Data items
====================
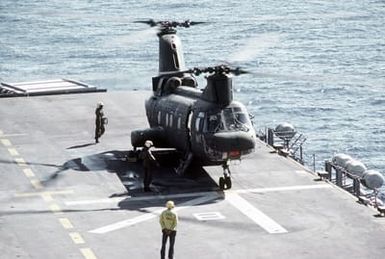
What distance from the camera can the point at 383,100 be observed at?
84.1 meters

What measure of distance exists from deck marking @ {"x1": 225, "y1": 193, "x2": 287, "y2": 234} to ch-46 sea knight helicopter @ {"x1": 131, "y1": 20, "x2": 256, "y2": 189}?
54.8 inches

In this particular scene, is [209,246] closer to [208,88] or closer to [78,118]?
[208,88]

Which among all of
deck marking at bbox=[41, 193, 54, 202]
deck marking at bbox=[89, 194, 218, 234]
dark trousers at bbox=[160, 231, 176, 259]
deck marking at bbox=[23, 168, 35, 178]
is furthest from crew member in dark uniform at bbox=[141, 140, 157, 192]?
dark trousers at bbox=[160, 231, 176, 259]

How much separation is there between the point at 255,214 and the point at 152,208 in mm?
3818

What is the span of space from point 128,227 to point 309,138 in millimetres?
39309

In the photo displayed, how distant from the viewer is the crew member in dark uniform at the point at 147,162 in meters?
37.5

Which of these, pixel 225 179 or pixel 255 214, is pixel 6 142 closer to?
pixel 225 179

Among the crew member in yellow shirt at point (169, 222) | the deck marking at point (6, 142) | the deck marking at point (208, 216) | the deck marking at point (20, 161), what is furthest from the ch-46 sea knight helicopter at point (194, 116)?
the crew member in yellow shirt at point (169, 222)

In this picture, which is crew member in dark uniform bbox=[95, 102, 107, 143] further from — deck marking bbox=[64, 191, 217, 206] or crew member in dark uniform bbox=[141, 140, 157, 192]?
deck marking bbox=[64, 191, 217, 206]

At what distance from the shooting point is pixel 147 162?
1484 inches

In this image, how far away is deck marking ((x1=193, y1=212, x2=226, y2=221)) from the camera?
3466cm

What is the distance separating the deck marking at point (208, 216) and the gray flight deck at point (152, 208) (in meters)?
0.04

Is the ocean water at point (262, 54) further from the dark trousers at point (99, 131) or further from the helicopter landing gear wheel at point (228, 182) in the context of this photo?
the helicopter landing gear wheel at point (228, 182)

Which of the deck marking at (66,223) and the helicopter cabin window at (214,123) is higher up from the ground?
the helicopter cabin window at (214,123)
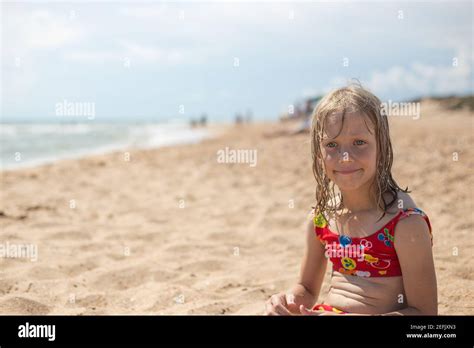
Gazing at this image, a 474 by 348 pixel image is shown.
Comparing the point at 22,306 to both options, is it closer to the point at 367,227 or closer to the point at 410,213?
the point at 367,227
====================
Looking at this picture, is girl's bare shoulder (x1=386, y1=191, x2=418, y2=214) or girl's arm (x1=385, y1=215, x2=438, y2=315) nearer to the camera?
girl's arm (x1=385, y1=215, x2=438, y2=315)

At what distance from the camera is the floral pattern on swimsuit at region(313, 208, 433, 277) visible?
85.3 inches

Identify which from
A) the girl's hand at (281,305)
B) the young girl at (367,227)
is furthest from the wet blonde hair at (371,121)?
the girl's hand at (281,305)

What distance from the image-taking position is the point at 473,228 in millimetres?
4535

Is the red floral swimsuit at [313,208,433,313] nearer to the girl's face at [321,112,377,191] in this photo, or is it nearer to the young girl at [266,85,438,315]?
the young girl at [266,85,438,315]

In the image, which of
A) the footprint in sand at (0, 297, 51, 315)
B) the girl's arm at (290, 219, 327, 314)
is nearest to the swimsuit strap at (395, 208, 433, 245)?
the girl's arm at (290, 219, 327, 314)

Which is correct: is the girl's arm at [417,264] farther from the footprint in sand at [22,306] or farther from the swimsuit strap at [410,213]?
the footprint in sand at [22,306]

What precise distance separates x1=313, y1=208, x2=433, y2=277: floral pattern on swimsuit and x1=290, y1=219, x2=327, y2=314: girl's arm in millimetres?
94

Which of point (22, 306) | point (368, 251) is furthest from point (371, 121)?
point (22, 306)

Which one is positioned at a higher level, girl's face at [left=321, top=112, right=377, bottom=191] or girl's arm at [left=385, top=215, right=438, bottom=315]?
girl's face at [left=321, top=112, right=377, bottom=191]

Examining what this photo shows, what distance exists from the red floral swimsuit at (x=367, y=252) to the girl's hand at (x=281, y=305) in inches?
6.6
====================
Copy the rows word for word, starting at the line that contains "What distance from the camera can" and ending at the line that contains "1484 inches", including both of those lines.

What distance from the camera can the point at 383,100 be observed at?
84.1 meters

What measure of distance exists from deck marking @ {"x1": 225, "y1": 193, "x2": 287, "y2": 234} to ch-46 sea knight helicopter @ {"x1": 131, "y1": 20, "x2": 256, "y2": 189}?
54.8 inches

In this particular scene, is [209,246] closer to [208,88] or closer to [78,118]?
[208,88]

Which among all of
deck marking at bbox=[41, 193, 54, 202]
deck marking at bbox=[89, 194, 218, 234]
dark trousers at bbox=[160, 231, 176, 259]
deck marking at bbox=[23, 168, 35, 178]
is furthest from crew member in dark uniform at bbox=[141, 140, 157, 192]?
dark trousers at bbox=[160, 231, 176, 259]

How much separation is there between the point at 255,214 and the point at 152,208 in mm?
3818

What is the span of space from point 128,227 to point 309,138 in millimetres?
39309

In the photo displayed, how distant from the viewer is the crew member in dark uniform at the point at 147,162 in meters?
37.5

Which of these, pixel 225 179 or pixel 255 214, is pixel 6 142 closer to?
pixel 225 179

Among the crew member in yellow shirt at point (169, 222) | the deck marking at point (6, 142) | the deck marking at point (208, 216) | the deck marking at point (20, 161), what is furthest from the ch-46 sea knight helicopter at point (194, 116)?
the crew member in yellow shirt at point (169, 222)

In this picture, which is crew member in dark uniform bbox=[95, 102, 107, 143] further from — deck marking bbox=[64, 191, 217, 206] or crew member in dark uniform bbox=[141, 140, 157, 192]?
deck marking bbox=[64, 191, 217, 206]

At what distance from the shooting point is pixel 147 162?
1484 inches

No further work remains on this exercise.